• Problem description
For this exercise, repeat exactly the lines below starting at the line holding "Even better, you" and ending at the line holding "MantraMouse Skateboards", both included, with no extra lines and no pictures.

• Recorded data

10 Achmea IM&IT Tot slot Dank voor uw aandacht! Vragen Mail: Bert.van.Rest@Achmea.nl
* * *
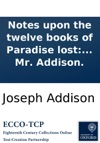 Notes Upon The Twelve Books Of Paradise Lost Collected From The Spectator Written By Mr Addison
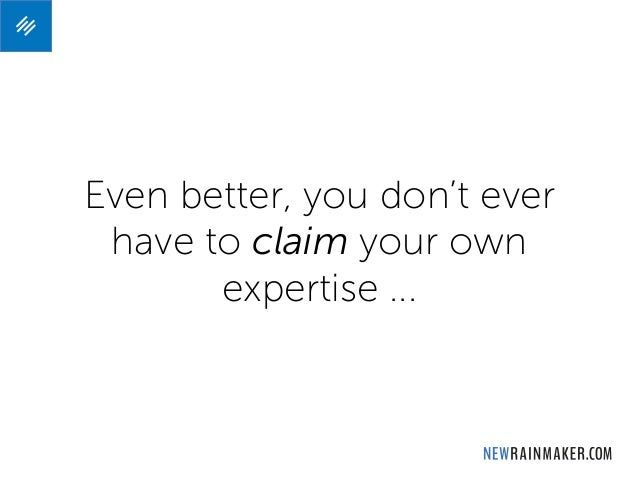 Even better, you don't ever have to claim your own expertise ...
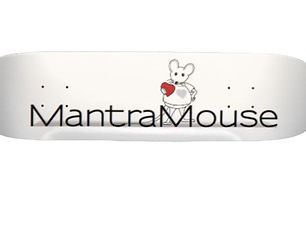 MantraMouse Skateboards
==
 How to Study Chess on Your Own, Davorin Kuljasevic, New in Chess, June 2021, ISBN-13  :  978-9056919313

• Exercise output
 Even better, you don't ever have to claim your own expertise ...
 MantraMouse Skateboards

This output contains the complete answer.